O’Reilly had to think. What was the third plague Moses had visited on Pharaoh? Lice, that was it. “I can imagine,” he said, and felt itchy himself. “Are we all set to go? Doctor Laverty would have liked to come but he’s visiting Ag— I mean he’s visiting a patient.”

Donal dangled keys. “Oh, aye, I know all about that. Julie saw Cissie Sloan at the grocer’s and she said Miss Brennan asked Doctor Laverty to take a look at Aggie’s very close veins. She’s got a temperature and a ferocious aching in her leg, so she has.”

So much for patient confidentiality, thought O’Reilly with a grin.

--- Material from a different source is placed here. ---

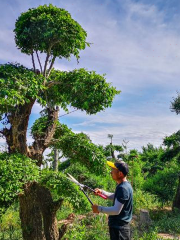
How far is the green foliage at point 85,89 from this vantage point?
602cm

If Cissie Sloan knew something, the whole of the townland would know inside an hour.

“Your man Dapper Frew, the estate agent, him that’s Mister Coffin the undertaker’s cousin, give me these here,” Donal said, shaking the key ring. “Said for to let ourselves in.”

“Grand,” said O’Reilly. He’d heard that estate agents in North America showed potential buyers round houses for sale. Here in Ulster the owner did the showing, but Myrtle Siggins, who’d lived to the grand age of 101, had been dead for a year now. Clearly Dapper, a fellow piper in the Ballybucklebo Highlanders, trusted Donal to look round on his own. “Let’s go.”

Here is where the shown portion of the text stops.